„Schlag ins Gesicht der Patientinnen und Patienten“
„Die Maske ist gefallen. Karl Lauterbach will die Versorgung der Bürger einschränken. Dieses Gesetz ist ein Schlag ins Gesicht der Patientinnen und Patienten in Deutschland. Und das müssen wir den Menschen auch so sagen“, kommentierte Dr. Andreas Gassen, Vorstandsvorsitzender der Kassenärztlichen Bundesvereinigung (KBV), in einer ersten Reaktion den heute im Kabinett verabschiedeten Entwurf eines GKV-Finanzstabilisierungsgesetzes.
27. Juli 2022 – Darin ist vorgesehen, dass die mit dem Terminservice- und Versorgungsgesetz (TSVG) eingeführte Neupatientenregelung gekippt und die Leistungen der sogenannten offenen Sprechstunde einer unbefristeten Bereinigung unterliegen sollen.
„Der Minister behauptet, die Neupatientenregelung habe nichts gebracht. Das stimmt einfach nicht. Aktuell hat das Zentralinstitut für die kassenärztliche Versorgung (Zi) nachgewiesen, dass mehr als jeder vierte gesetzlich versicherte Patient von der Regelung begünstigt wurde. Im vierten Quartal 2021 wurden in den Praxen 20 Millionen Neupatienten behandelt“, stellte Dr. Stephan Hofmeister, stellvertretender Vorstandsvorsitzender der KBV, klar. Zudem hätten 99 Prozent aller Praxen Neupatienten behandelt. Er kritisierte zudem, dass nun auch die offene Sprechstunde damit eigentlich „tot“ sei.
„Mit diesem Gesetz konterkariert der Minister den Koalitionsvertrag, nachdem die ambulante Versorgung gestärkt werden sollte. Nun wird es so sein, dass die Kolleginnen und Kollegen gar nicht mehr anders können als das Terminangebot zurückzufahren“, sagte KBV-Chef Gassen. Er führte aus, dass die Neupatientenregelung den Praxen nicht mehr Geld eingebracht habe, sondern nur, dass der volle Betrag ohne Budgetierung bezahlt worden sei. Dabei sei es Lauterbach selbst gewesen, der sich für die Regelung stark gemacht habe.
So heißt es im Textarchiv des Deutschen Bundestags:
Prof. Dr. Karl Lauterbach (SPD) wertete das TSVG als einen Schritt weg von der Zweiklassenmedizin. Gesetzlich versicherte Patienten müssten derzeit teilweise monatelang auf einen Arzttermin warten. Das sei unwürdig für ein so reiches Land wie Deutschland. Die außerbudgetären Vergütungen für Ärzte seien sinnvoll, da gerade neue Patienten viel Arbeit machten und mehr Zeit in Anspruch nähmen. Wenn eine unterbezahlte Leistung besser bezahlt werde, sei das richtig, zumal Patienten, wenn sie derzeit keine Ärzte fänden, zur Behandlung in die Kliniken auswichen. Quelle: Bundestag, zweite und dritte Beratung des von der Bundesregierung eingebrachten Entwurfs eines Gesetzes für schnellere Termine und bessere Versorgung.

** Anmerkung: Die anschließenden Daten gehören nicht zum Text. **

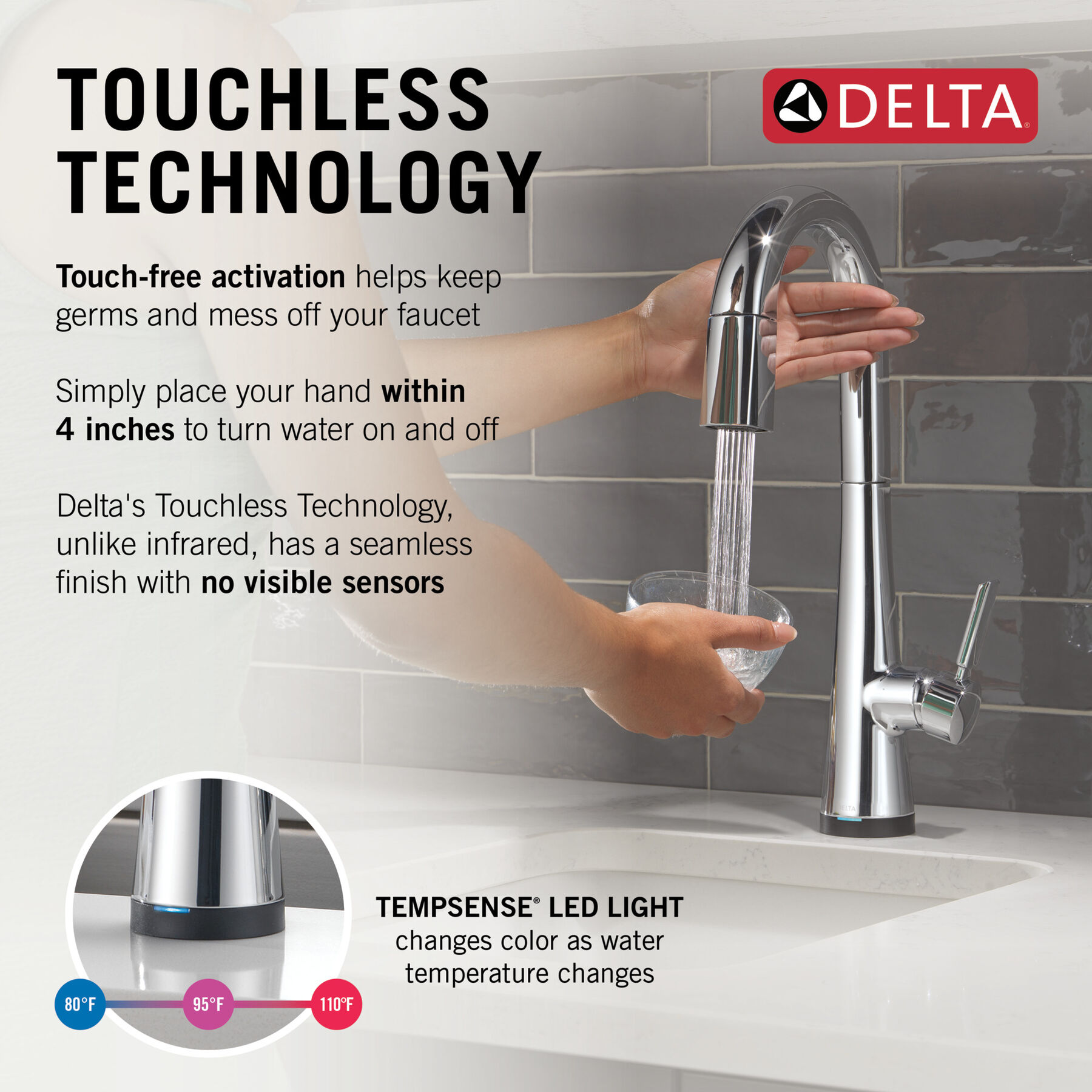 TOUCHLESS TECHNOLOGY

DELTA®

Touch-free activation helps keep germs and mess off your faucet

Simply place your hand within 4 inches to turn water on and off

Delta's Touchless Technology, unlike infrared, has a seamless finish with no visible sensors

DELTA

TEMPSENSE® LED LIGHT
changes color as water temperature changes

80°F

95°F

110°F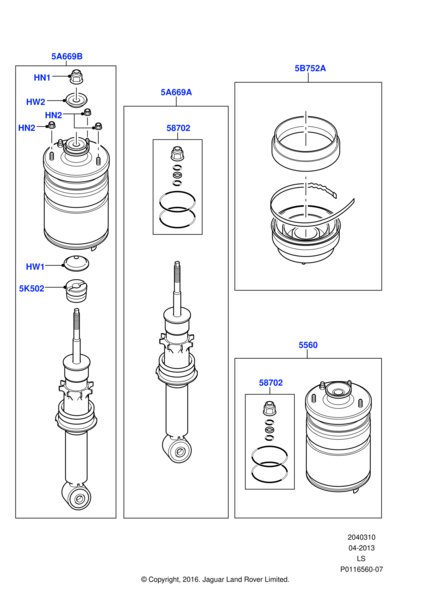 5A669B

HN1

HW2

HN2

HN2

HW1

5K502

5A669A

58702

5B752A

5560

58702

2040310
04-2013
LS
P0116560-07

© Copyright, 2016. Jaguar Land Rover Limited.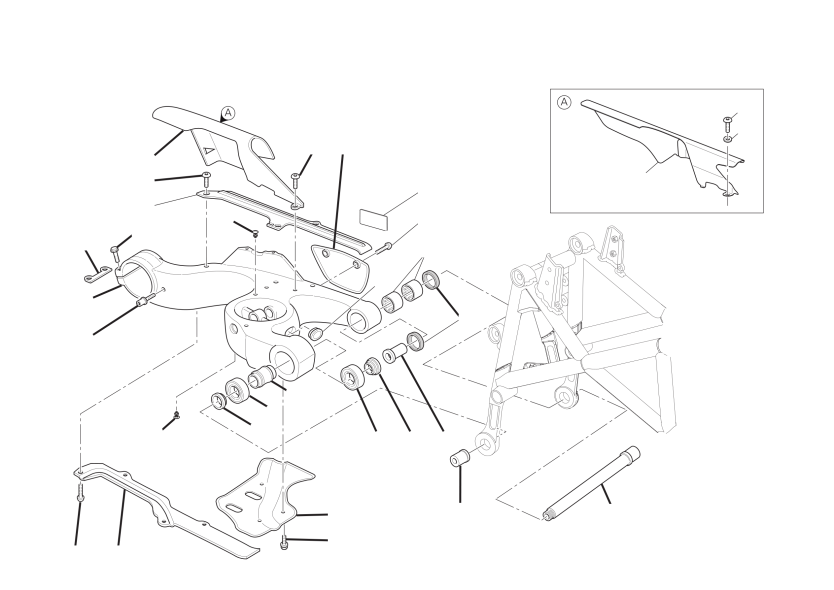 A

A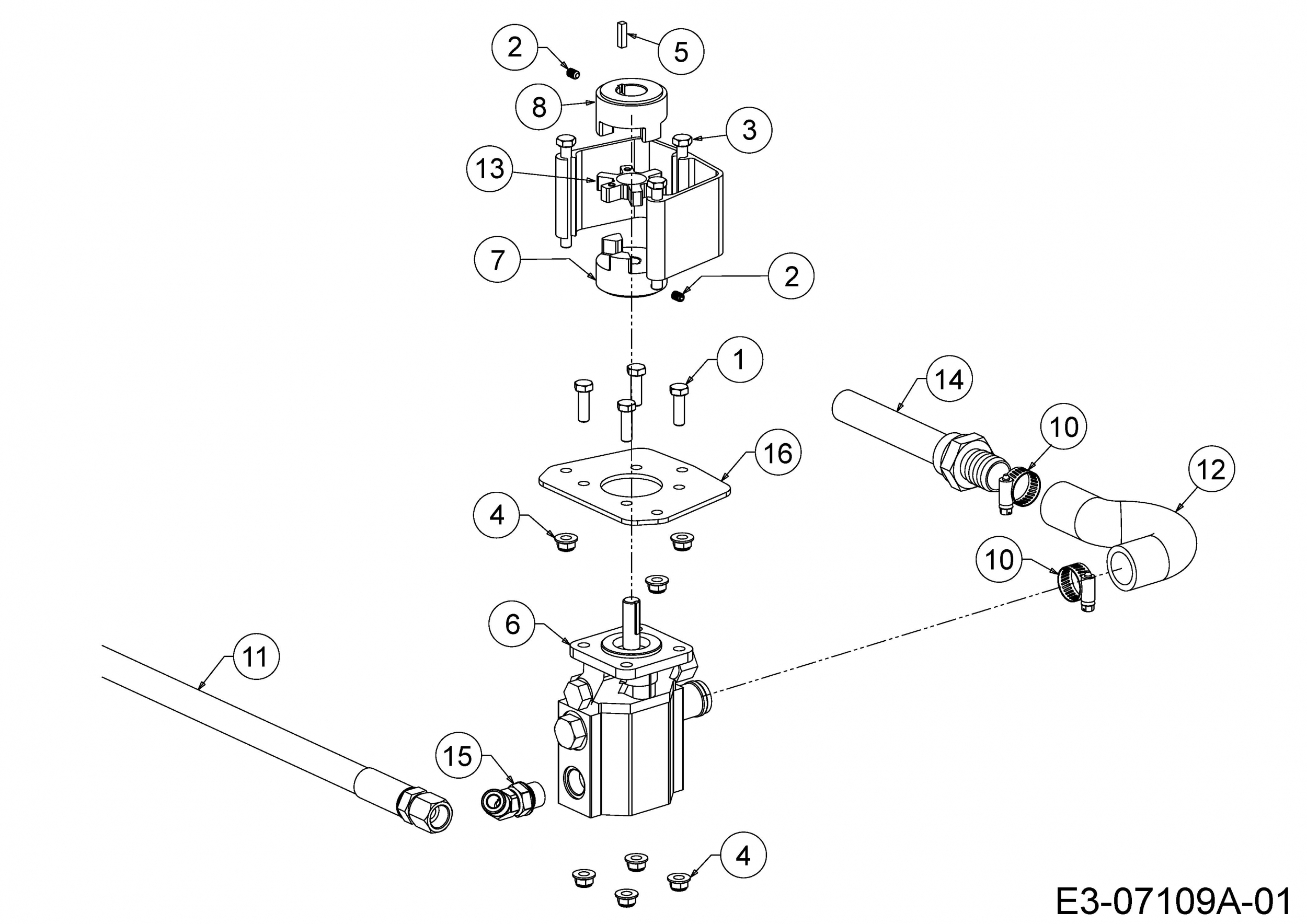 2
5
8
3
13
7
2
1
14
10
16
12
4
10
6
11
15
4
E3-07109A-01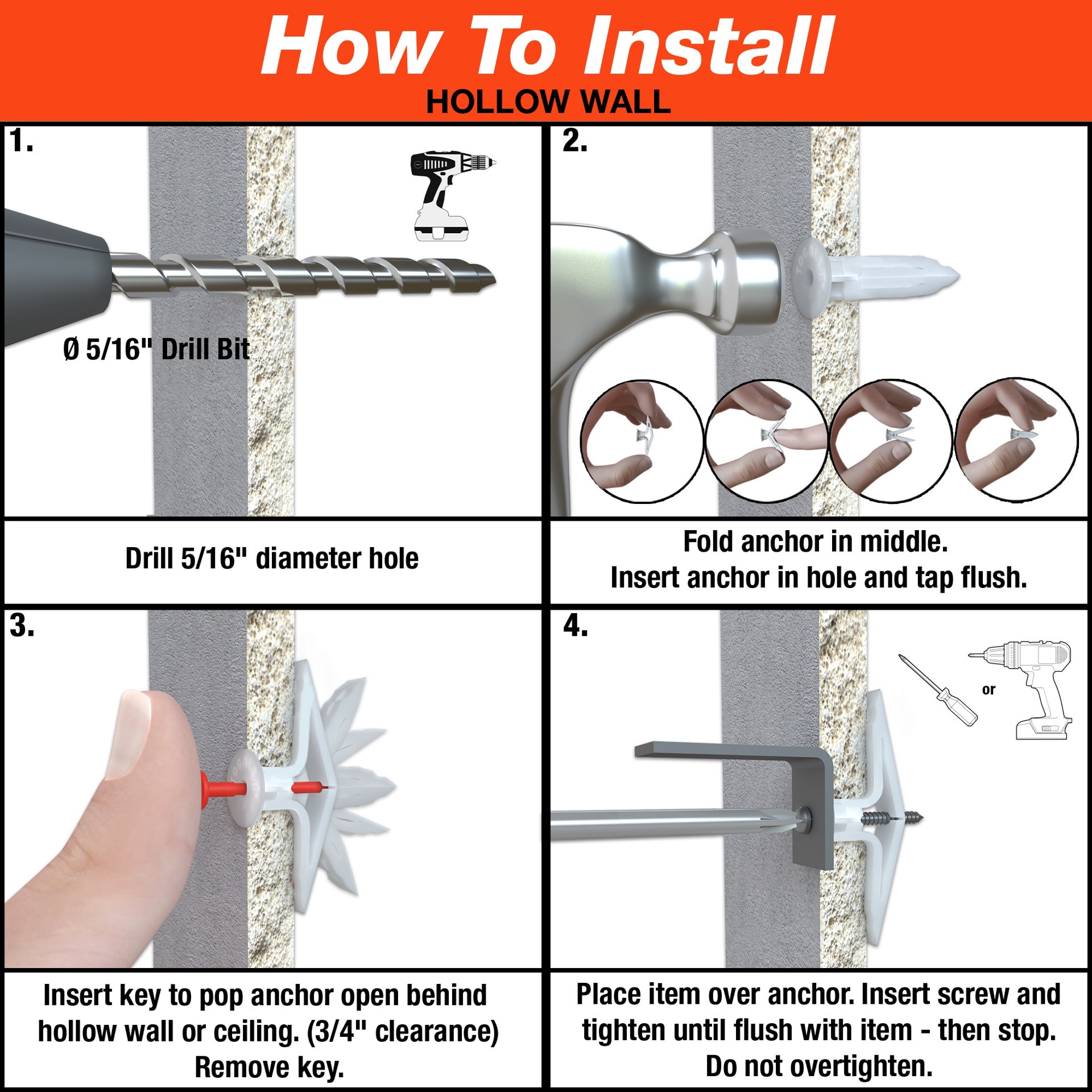 How To Install
HOLLOW WALL

1.

Ø 5/16" Drill Bit

Drill 5/16" diameter hole

2.

Fold anchor in middle.
Insert anchor in hole and tap flush.

3.

Insert key to pop anchor open behind hollow wall or ceiling. (3/4" clearance) Remove key.

4.

or

Place item over anchor. Insert screw and tighten until flush with item - then stop. Do not overtighten.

Terminservice- und Versorgungsgesetz, TSVG
Der KBV-Vorstand kündigte an, sich mit den Kassenärztlichen Vereinigungen und den Berufsverbänden zum weiteren Vorgehen zu beraten und abzustimmen. „Es ist ein fatales Signal, dass wir uns auf den politisch gesetzten Rahmen nicht mehr verlassen können. Die niedergelassenen Kolleginnen und Kollegen haben unter größten Mühen ihren Praxisbetrieb umorganisiert und neue Termine geschaffen. Nun wird das mit einem Federstrich wieder zunichtegemacht. Dieser Vertrauensbruch seitens der Politik wird noch lange nachwirken“, erklärten Gassen und Hofmeister.
Zum Hintergrund:
Laut Zi wurden Kinder und Jugendliche sowie Patienten in den erwerbsfähigen Altersgruppen besonders häufig als Neupatienten behandelt. Am höchsten ist der Anteil der Neupatienten mit 29 Prozent in der Altersgruppe 20 bis 39 Jahre. Blickt man auf Behandlungsanlässe, ergibt sich ein heterogenes Bild. In allen Fachgruppen haben Behandlungen im Zusammenhang mit Schwangerschaft und Geburt den höchsten Anteil der Neupatientenfälle, Krankheiten des Ohres, Auges, Infektionskrankheiten sowie Krankheiten des Atmungssystems führen die Liste an.